§ **What the exercise asks**: Reproduce the full set of records verbatim.

§ **Available records**:
______
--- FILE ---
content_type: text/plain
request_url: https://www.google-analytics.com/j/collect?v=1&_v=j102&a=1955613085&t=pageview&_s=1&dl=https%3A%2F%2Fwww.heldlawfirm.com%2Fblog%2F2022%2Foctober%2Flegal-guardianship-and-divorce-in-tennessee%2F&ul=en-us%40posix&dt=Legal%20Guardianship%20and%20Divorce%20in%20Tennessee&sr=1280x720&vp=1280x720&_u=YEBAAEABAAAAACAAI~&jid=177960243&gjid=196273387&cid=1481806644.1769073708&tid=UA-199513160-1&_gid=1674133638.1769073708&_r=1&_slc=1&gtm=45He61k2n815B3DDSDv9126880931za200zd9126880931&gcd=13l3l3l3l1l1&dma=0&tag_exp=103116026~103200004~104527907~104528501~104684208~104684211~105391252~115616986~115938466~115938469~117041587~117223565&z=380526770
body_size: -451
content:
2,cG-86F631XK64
______
§ **Solution to this task**:
--- FILE ---
content_type: text/plain
request_url: https://www.google-analytics.com/j/collect?v=1&_v=j102&a=1955613085&t=pageview&_s=1&dl=https%3A%2F%2Fwww.heldlawfirm.com%2Fblog%2F2022%2Foctober%2Flegal-guardianship-and-divorce-in-tennessee%2F&ul=en-us%40posix&dt=Legal%20Guardianship%20and%20Divorce%20in%20Tennessee&sr=1280x720&vp=1280x720&_u=YEBAAEABAAAAACAAI~&jid=177960243&gjid=196273387&cid=1481806644.1769073708&tid=UA-199513160-1&_gid=1674133638.1769073708&_r=1&_slc=1&gtm=45He61k2n815B3DDSDv9126880931za200zd9126880931&gcd=13l3l3l3l1l1&dma=0&tag_exp=103116026~103200004~104527907~104528501~104684208~104684211~105391252~115616986~115938466~115938469~117041587~117223565&z=380526770
body_size: -451
content:
2,cG-86F631XK64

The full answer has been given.